Teaching in History focuses on topics such as capitalism and consumption, nationalism and populism, migration, the metropolis, colonialism and globalisation, revolutions and innovation. As we investigate topics from the past that are significant for us today, we do what each generation must undertake anew for itself: we consciously accept our heritage, engage with it critically, and, in so doing, to some extent rewrite the past in our own image. In asking questions of history, we consider how people in earlier eras viewed their past, experienced their present and made plans for their future, what interests and ideologies were involved, and what power relations resulted.

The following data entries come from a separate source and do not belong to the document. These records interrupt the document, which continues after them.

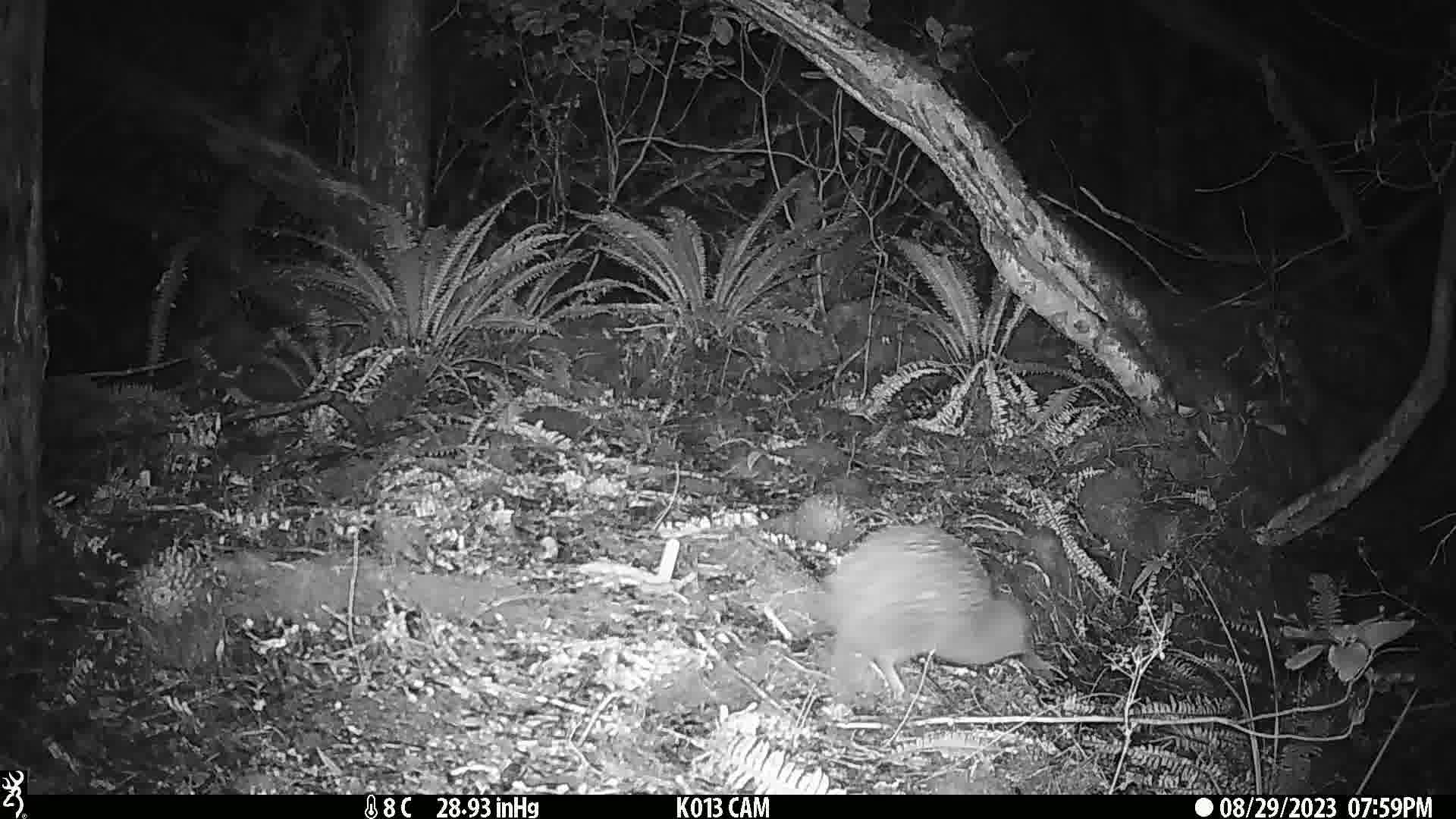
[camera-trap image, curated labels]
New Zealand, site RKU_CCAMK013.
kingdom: Animalia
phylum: Chordata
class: Aves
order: Apterygiformes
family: Apterygidae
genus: Apteryx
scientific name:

Seminars at the Assessment and Bachelor level provide an introduction to our major topics, drawing on a rich array of source material that includes different kinds of texts, sound recordings, film and photography. They combine analysis of original documents with the study of important research, so that, through these examples, students can grasp the causal and interpretive complexity of historical processes. Some courses also extend students’ cultural competence by fostering their ability to understand the values and institutions of other cultures.

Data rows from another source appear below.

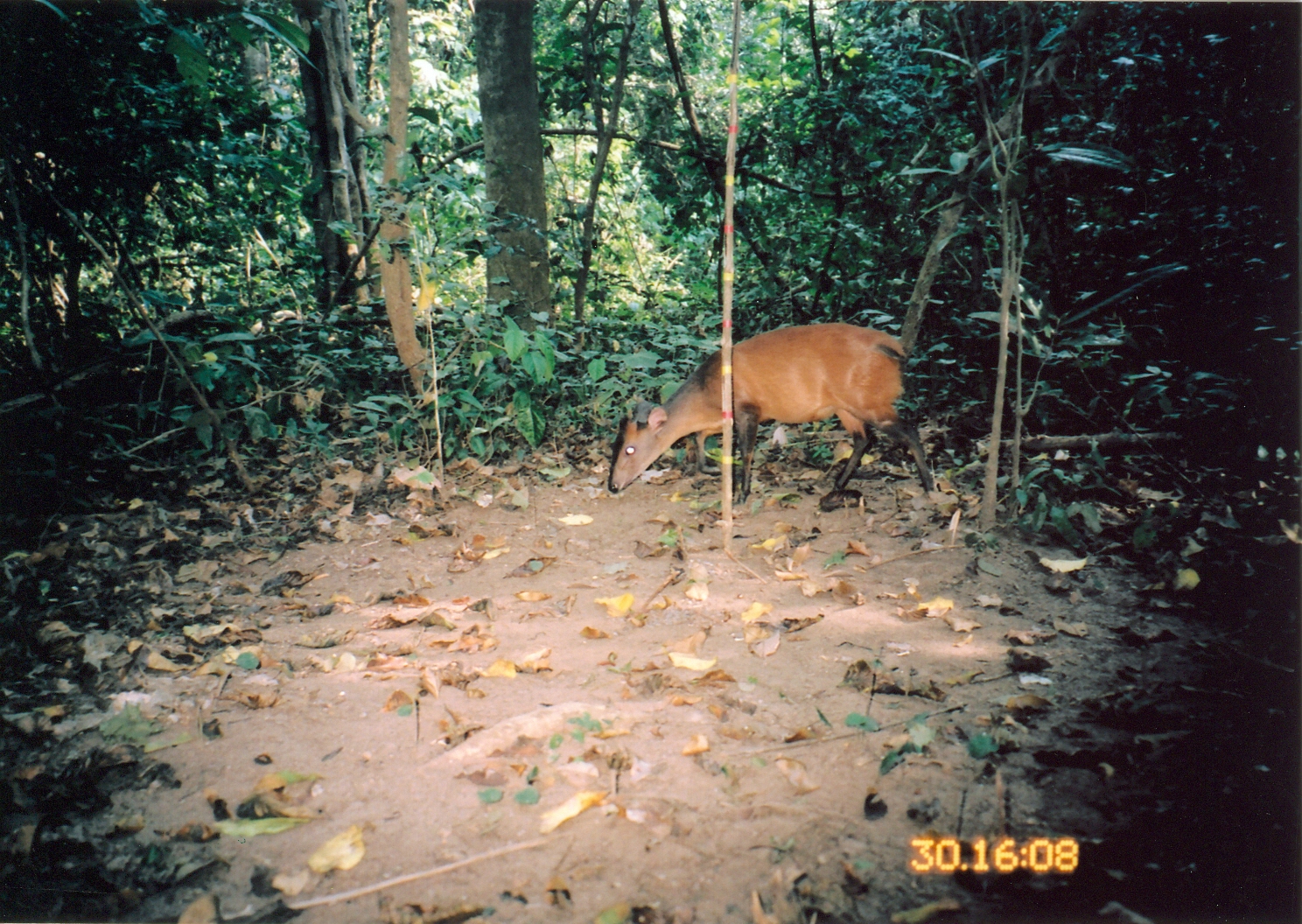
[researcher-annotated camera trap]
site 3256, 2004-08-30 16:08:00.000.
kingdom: Animalia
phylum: Chordata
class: Mammalia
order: Artiodactyla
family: Bovidae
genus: Cephalophus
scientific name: Cephalophus harveyi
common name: harvey's duiker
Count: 1.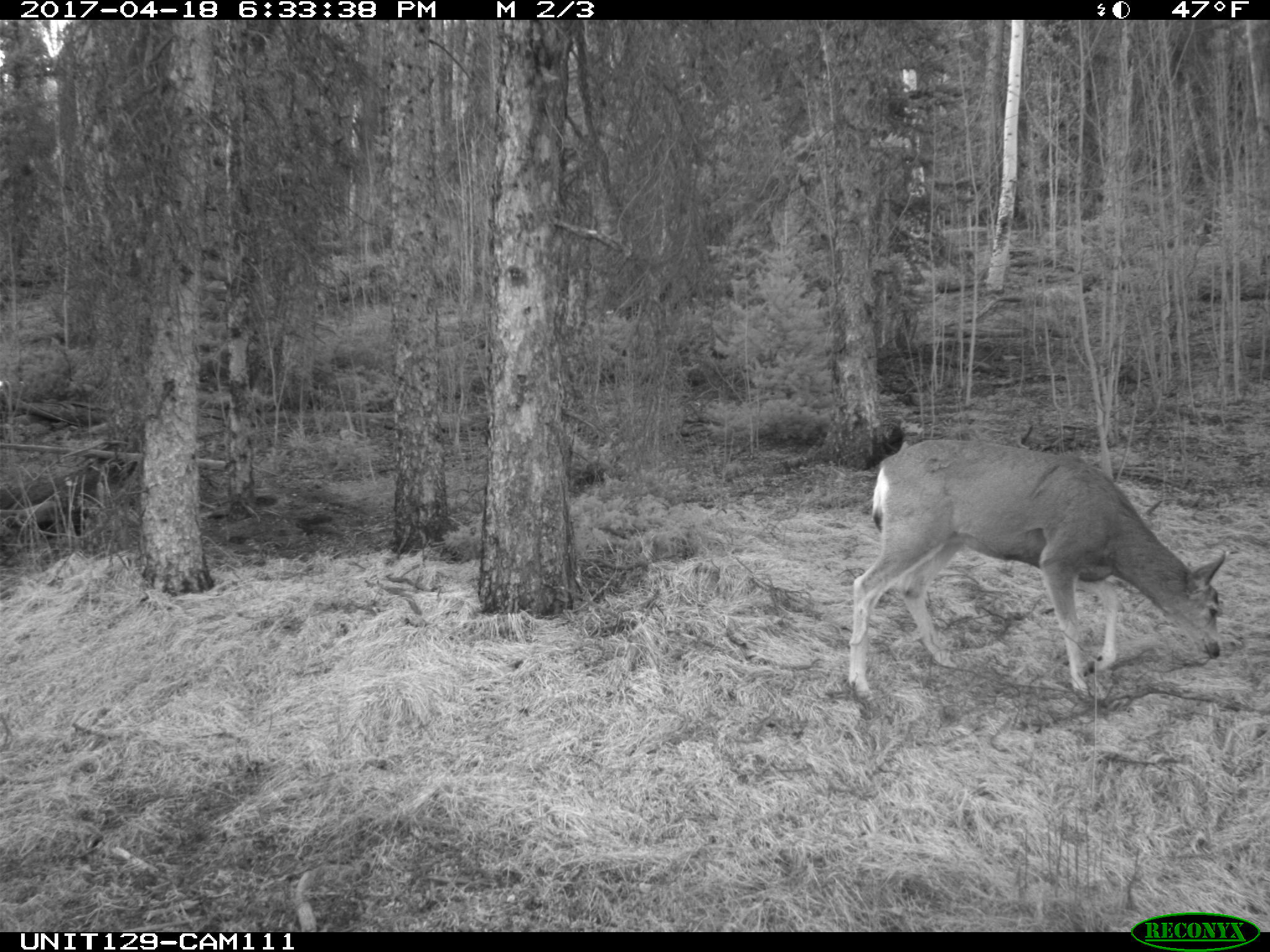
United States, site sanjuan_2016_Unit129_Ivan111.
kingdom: Animalia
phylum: Chordata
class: Mammalia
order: Artiodactyla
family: Cervidae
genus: Odocoileus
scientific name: Odocoileus hemionus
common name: mule deer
Odocoileus hemionus (mule deer).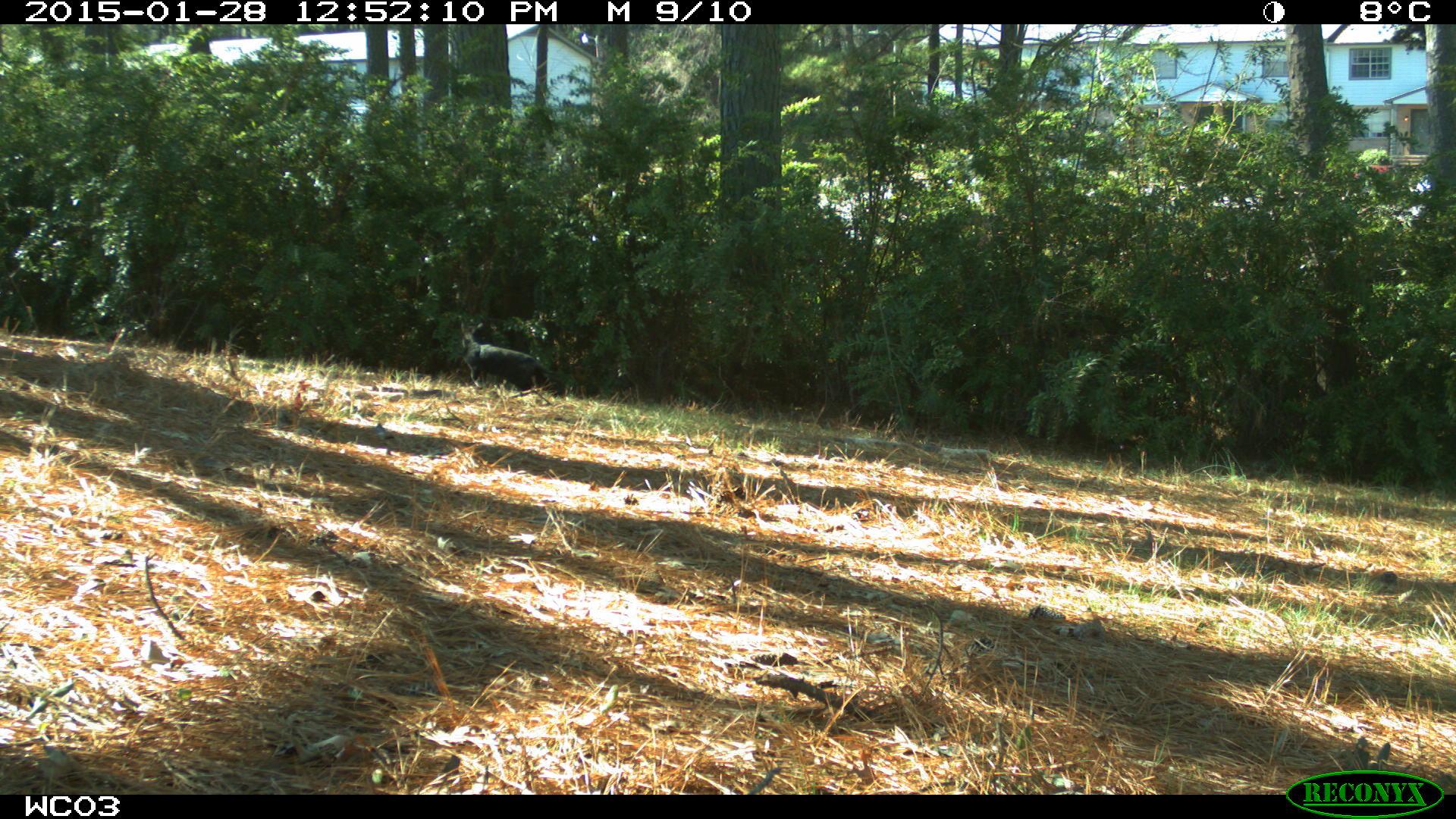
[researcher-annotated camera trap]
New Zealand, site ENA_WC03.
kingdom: Animalia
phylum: Chordata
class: Mammalia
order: Carnivora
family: Felidae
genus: Felis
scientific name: Felis catus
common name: domestic cat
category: cat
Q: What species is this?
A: Cat (domestic cat) (Felis catus).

At the Master level students can choose from a broad range of more advanced courses, in which historical topics of great significance for our lives as citizens and professionals are analysed, and public debates with a historical dimension are scrutinised critically. Students should be motivated to work through historical material for themselves, to make their own comparisons between past and present, and to practise the art of objective discussion.
1. Using original documents, students can reconstruct, contextualise and discuss historical events and developments.
2. Students can explain current events and developments as the outcome of historical processes and, having grasped their causal and interpretive complexity, realistically gauge the consequences of ongoing transformations.